▶ [Directions for this task]
Could you continue the forum thread about how soon a non-EU spouse can start working, starting right after its last sentence?

▶ [Passage shown]
# how long before my non EU spouse can work?



## galway88 (May 7, 2012)

Apologies if this has been done to death. I trawled through some old ones but didn't get the answers I need for our situation. Usually it's the EU spouse who has to work.

My wife has been offered a job which is great but she is non EU. Will she be able to work quickly as the spouse of an EU National / mother of an EU national? By quickly , I mean within a 4/5 weeks or is there too much waiting around to be done.. Her contract would start in September and they assume she will be able to sort it out but I'm worried.

Could I do anything to push the process along? I really want to get her settled in and go back to Asia to finish my contract as we need the money and bonus. I know she has her heart set on this job so I am willing to do a lot to make it happen if I can. Would getting the EU-Fam registration card in Ireland help? ( I have heard anything from instant to 6 months on this also!)

I have read so many conflicting reports as to the procedure that my head is spinning. 
We really appreciate anyone taking the time to help us and will hopefully get to thank you in person in the Autumn!


----------



## dmelodia (May 7, 2012)

Hello,

Yes, EU treaty rights allow non-eu immediate family members of EU nationals living in the EU to live and work. However, they will only be able to work in the country in which you will reside. Many EU countries are different as to how the non-eu spouse receives the permit, but it seems to be fairly straight-forward everywhere. With most you can go to an embassy or consulate beforehand and in some you simply go to a local office after arrival in order to change status. I can't post links because I'm a new member but if you google "non-eu spouse work" and click the europa website, you will find more info.

▶ [Entries]

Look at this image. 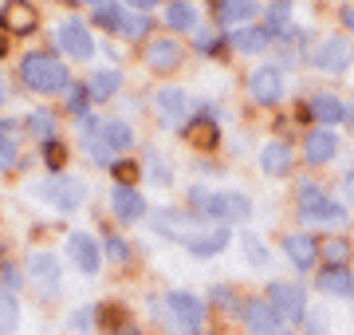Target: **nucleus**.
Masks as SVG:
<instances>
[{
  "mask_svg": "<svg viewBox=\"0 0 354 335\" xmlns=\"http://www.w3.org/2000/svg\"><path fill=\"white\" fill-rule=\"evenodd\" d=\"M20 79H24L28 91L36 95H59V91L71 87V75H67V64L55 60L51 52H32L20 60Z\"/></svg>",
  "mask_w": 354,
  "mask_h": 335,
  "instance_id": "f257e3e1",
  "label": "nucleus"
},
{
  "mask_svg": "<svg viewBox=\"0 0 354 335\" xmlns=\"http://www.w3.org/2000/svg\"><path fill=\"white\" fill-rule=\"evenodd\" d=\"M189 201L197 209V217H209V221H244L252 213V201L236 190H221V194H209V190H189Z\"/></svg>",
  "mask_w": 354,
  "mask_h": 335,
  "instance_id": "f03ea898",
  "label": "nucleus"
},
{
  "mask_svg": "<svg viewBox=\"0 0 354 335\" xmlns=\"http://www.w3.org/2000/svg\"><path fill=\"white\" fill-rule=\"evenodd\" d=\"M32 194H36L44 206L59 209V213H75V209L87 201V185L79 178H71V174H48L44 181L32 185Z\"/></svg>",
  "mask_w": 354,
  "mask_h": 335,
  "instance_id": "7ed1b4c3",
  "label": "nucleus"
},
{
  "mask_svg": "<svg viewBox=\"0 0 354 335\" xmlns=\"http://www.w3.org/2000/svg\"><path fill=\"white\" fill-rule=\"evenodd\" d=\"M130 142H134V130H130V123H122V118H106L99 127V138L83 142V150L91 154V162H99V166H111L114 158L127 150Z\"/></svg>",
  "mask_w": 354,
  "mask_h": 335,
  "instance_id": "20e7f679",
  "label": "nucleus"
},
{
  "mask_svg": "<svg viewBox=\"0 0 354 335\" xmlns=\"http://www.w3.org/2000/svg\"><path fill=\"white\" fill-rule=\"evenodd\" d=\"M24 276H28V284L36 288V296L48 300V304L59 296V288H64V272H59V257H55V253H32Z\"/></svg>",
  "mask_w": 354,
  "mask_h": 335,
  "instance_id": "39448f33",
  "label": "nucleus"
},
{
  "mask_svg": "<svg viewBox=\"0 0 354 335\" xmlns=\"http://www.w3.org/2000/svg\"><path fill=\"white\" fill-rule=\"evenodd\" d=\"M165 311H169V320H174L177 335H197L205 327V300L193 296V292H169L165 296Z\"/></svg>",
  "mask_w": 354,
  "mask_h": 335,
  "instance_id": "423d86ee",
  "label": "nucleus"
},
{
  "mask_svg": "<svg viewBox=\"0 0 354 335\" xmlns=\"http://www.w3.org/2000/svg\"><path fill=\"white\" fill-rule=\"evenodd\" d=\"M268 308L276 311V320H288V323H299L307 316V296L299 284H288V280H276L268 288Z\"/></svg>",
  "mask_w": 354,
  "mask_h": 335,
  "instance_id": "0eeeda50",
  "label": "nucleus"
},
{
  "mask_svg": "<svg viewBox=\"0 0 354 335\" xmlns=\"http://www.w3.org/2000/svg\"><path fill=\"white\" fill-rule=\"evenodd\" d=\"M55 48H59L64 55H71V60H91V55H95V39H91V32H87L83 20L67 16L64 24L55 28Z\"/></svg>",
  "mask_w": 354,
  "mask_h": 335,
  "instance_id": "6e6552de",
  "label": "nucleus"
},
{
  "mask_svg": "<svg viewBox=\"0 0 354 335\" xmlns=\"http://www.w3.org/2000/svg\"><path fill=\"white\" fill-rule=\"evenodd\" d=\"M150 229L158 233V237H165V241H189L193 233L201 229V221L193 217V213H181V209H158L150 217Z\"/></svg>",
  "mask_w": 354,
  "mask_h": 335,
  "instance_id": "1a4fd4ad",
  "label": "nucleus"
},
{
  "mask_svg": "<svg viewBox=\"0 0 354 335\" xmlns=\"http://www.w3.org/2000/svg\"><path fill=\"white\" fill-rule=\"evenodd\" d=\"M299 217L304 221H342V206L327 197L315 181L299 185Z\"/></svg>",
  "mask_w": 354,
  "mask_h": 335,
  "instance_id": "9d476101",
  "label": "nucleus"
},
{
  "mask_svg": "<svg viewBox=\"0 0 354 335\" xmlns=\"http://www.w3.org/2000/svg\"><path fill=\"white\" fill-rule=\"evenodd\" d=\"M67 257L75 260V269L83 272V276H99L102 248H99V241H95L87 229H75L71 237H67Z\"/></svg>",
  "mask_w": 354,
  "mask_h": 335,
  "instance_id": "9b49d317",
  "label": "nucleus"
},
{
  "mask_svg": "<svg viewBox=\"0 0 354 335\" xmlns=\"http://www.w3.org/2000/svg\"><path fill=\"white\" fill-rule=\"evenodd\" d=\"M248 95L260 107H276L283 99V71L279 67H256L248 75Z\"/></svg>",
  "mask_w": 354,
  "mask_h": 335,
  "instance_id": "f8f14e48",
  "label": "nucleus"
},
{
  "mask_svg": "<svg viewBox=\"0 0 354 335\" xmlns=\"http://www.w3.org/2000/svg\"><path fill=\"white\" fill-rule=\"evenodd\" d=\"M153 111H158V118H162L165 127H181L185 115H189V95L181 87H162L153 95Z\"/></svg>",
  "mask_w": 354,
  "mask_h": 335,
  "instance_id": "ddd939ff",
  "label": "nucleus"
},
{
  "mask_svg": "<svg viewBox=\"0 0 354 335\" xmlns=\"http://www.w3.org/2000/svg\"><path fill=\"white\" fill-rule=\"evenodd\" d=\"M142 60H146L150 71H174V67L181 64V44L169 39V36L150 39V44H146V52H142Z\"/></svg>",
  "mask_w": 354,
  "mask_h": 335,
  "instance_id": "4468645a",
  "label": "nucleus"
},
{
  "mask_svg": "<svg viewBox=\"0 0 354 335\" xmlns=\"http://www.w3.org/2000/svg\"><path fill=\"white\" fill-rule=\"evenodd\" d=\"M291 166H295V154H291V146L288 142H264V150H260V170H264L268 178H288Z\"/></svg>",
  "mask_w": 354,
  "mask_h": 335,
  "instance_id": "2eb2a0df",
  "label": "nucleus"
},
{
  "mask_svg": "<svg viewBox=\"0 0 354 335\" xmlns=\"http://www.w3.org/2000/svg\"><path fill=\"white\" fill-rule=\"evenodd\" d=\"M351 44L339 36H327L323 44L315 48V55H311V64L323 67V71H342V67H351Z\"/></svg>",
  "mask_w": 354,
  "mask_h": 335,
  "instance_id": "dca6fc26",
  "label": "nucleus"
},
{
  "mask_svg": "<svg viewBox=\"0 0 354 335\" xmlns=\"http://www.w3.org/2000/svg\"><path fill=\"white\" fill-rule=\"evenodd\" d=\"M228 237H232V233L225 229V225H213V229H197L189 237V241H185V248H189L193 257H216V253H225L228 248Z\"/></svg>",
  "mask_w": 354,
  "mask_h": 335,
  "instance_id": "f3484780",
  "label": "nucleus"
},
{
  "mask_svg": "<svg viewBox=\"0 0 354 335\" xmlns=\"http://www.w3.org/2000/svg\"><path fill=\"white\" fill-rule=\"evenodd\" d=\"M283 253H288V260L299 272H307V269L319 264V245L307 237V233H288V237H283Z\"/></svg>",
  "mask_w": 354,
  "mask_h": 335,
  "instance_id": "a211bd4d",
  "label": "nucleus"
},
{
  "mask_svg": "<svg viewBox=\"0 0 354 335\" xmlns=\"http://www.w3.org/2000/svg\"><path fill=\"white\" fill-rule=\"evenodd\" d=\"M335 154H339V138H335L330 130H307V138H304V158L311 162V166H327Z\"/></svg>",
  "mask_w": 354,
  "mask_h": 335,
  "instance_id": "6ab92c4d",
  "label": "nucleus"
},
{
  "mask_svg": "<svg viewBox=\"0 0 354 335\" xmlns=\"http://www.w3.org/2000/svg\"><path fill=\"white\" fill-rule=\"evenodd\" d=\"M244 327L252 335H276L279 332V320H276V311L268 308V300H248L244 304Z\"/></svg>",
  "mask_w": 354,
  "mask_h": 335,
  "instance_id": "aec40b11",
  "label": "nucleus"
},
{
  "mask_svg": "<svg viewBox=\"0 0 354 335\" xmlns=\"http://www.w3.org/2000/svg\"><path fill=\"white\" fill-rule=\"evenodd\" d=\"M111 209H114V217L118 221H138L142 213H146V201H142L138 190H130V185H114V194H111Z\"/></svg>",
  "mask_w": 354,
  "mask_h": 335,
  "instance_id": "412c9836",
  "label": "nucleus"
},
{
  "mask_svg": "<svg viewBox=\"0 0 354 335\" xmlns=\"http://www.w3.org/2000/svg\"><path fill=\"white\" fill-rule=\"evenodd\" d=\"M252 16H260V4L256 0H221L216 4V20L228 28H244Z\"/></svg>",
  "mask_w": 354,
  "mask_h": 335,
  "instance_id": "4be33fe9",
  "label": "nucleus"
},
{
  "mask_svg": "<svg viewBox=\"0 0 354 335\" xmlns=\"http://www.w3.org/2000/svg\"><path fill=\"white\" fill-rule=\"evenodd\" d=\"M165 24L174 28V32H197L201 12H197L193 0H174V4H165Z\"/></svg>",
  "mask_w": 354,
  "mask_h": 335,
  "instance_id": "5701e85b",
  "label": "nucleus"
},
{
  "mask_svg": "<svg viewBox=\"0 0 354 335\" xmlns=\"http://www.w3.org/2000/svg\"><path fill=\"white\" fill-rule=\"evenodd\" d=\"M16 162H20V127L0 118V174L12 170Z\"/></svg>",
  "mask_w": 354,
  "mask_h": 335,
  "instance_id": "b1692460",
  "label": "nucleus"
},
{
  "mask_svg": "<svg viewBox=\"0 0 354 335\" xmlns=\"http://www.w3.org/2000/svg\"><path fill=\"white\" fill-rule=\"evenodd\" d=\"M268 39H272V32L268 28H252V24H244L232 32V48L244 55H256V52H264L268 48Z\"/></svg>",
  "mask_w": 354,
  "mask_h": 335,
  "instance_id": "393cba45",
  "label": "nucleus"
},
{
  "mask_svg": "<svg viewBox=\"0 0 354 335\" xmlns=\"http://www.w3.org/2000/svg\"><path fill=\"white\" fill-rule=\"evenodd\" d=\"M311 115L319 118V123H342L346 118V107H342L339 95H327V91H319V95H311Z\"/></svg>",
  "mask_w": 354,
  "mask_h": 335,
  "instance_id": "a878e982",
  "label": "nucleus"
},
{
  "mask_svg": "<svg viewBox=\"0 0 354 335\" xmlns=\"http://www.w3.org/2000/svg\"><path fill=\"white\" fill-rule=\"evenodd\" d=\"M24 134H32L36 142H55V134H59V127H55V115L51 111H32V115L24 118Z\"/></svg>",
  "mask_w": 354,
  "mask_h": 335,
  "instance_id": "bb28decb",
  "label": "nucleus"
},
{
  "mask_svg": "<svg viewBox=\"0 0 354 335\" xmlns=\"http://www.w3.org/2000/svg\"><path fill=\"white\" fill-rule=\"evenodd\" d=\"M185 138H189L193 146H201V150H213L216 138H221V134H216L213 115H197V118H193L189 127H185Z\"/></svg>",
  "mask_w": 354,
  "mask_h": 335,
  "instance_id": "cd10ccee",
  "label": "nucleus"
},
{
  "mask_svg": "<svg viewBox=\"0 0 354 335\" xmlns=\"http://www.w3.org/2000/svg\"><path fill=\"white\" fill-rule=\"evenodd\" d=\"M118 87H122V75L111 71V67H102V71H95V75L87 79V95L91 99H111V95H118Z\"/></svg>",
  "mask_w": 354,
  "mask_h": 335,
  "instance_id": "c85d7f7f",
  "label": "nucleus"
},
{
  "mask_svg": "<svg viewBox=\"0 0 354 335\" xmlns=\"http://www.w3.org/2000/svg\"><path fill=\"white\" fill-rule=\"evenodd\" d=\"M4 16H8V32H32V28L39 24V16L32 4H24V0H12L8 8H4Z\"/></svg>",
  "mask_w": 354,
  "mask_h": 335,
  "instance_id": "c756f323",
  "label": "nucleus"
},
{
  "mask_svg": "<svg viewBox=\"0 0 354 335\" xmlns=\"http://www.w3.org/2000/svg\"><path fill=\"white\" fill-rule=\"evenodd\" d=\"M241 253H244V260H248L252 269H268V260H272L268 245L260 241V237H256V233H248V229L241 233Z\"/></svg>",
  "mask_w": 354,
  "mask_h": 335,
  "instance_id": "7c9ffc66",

▶ [Answer to the problem]
----------



## galway88 (May 7, 2012)

thanks for that. That is encouraging,

I've been on that site but it was the waiting time that I need to know about for sure. We can't afford to spend months hanging around. So you think it is a simple and quick process? 

I wonder can I go and set us both up as residents and then come back to Korea briefly to finish my contract here whilst my wife starts work in Italy, As long as I am there for the initial residence check by an official we are ok I assume?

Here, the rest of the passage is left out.